BRIEF. Pick out every line in the entries below that contains the word "tile", and copy each one.

SUPPLIED RECORDS.
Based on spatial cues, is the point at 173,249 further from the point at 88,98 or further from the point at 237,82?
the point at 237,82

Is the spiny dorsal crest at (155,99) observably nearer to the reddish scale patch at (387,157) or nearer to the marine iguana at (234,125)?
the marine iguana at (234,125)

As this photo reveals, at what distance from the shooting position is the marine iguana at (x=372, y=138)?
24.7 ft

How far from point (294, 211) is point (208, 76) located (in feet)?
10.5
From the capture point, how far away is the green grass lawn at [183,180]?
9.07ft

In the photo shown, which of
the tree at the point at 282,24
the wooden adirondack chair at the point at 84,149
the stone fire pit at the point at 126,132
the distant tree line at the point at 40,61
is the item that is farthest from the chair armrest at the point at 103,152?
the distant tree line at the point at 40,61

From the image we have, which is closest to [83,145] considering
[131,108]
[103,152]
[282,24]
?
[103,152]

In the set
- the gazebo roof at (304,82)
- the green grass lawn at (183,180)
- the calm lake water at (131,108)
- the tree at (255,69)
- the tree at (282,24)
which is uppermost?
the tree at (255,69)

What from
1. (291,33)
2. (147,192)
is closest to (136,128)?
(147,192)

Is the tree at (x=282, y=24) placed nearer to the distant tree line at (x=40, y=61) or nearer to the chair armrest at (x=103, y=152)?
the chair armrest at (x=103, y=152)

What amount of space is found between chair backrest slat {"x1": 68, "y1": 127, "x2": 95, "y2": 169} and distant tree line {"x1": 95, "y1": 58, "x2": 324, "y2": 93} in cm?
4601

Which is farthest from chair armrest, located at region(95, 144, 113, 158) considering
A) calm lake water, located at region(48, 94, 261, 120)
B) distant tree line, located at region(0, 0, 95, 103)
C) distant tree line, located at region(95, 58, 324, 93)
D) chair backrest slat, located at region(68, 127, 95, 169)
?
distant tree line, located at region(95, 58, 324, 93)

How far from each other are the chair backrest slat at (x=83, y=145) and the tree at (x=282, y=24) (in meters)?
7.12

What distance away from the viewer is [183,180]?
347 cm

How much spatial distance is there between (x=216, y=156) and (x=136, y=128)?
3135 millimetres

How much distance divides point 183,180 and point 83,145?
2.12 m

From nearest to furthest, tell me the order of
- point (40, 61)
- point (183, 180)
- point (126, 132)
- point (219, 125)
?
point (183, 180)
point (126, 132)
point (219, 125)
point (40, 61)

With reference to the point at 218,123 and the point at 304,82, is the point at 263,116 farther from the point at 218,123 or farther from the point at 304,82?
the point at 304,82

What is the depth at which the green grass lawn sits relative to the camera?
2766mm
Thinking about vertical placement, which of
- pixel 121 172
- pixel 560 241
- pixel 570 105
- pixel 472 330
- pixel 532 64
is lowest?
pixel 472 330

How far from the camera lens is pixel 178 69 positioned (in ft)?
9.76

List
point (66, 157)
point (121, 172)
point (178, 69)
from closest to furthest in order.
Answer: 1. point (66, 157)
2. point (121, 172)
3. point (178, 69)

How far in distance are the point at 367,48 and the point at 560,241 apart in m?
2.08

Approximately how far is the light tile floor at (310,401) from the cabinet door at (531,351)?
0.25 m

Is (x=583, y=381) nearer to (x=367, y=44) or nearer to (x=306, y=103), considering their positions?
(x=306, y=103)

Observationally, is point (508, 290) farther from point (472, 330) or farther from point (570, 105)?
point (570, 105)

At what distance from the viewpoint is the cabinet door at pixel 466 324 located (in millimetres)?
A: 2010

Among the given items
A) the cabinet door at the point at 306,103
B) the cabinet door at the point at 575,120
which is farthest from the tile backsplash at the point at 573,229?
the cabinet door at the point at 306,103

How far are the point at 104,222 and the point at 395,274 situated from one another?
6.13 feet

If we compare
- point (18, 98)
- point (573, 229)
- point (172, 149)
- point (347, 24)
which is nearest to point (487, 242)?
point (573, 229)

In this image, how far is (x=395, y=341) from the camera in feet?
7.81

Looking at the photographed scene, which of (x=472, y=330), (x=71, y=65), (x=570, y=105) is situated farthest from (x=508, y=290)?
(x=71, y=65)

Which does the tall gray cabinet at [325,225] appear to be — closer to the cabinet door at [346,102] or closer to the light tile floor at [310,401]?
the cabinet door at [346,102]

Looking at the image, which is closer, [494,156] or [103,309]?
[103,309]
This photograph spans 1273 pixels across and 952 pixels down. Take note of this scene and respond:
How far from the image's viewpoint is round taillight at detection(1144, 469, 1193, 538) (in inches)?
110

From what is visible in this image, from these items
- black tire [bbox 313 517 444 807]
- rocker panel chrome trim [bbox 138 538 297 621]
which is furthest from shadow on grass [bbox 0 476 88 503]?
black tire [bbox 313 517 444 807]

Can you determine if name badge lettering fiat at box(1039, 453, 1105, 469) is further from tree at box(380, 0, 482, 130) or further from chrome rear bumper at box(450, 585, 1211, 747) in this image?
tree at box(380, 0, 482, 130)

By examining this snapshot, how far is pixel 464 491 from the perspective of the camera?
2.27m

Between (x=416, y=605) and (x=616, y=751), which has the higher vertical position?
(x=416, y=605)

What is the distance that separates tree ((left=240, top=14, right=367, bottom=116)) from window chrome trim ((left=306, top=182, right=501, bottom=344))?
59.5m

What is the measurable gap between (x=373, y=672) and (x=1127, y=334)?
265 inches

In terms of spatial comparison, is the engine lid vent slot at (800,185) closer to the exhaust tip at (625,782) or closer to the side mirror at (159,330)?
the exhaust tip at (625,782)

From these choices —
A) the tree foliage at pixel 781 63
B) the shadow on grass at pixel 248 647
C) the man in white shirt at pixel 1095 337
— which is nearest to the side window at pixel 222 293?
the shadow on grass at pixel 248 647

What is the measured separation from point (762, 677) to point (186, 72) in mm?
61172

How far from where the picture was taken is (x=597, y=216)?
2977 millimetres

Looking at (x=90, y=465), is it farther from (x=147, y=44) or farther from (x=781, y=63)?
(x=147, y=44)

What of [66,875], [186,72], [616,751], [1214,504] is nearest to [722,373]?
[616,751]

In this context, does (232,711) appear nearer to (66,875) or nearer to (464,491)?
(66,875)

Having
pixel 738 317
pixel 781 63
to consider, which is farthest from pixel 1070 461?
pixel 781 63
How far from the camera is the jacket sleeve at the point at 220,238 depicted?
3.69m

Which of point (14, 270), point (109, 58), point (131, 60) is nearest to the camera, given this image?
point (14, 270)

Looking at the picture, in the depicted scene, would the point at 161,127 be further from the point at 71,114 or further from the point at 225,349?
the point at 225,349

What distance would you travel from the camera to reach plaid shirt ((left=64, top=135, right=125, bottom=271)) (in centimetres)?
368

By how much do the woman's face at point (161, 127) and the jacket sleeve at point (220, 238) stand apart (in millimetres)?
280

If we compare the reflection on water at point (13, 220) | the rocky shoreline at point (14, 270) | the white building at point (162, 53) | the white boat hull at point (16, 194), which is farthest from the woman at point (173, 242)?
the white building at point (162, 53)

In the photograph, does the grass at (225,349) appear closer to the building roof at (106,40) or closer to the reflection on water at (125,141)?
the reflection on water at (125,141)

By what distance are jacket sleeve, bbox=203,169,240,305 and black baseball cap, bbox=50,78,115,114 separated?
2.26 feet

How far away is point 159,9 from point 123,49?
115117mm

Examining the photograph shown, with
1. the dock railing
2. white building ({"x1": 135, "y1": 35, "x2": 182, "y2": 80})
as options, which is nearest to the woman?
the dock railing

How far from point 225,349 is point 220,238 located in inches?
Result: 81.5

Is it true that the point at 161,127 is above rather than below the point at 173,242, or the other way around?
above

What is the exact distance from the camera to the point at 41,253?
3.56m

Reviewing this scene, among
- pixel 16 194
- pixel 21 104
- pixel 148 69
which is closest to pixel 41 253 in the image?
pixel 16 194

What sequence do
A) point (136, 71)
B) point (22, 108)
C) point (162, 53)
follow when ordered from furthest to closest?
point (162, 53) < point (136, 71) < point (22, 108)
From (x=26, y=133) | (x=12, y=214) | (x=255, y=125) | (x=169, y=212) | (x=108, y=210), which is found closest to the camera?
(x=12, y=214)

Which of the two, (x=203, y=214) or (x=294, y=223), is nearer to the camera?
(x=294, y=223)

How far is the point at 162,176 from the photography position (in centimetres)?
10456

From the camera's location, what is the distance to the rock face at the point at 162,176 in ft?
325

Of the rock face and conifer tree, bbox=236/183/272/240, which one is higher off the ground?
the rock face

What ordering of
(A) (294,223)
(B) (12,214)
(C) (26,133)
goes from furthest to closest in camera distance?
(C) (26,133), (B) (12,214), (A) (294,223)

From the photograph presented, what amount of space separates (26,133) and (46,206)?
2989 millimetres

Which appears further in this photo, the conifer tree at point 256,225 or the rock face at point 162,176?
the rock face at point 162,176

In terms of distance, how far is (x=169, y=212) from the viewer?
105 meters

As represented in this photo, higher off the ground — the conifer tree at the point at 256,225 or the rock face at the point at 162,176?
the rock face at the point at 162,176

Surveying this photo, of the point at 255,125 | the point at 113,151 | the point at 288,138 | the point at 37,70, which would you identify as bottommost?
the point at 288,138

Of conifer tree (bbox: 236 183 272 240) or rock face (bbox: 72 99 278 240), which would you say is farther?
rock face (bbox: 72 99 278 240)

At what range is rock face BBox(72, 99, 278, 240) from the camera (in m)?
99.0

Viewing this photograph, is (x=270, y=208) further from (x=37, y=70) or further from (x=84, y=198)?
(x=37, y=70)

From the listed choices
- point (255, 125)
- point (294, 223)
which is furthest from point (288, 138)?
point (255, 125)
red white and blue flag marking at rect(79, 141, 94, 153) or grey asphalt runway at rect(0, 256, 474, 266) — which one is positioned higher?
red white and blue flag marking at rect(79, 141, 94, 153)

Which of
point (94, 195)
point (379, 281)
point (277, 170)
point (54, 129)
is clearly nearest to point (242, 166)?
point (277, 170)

ANSWER TO THE EXERCISE.
Approximately how far is the light tile floor at (310,401) from the cabinet door at (531,351)?
which is farthest from the tile backsplash at the point at 573,229?
Which does the tall gray cabinet at [325,225] appear to be — closer to the cabinet door at [346,102] or closer to the light tile floor at [310,401]?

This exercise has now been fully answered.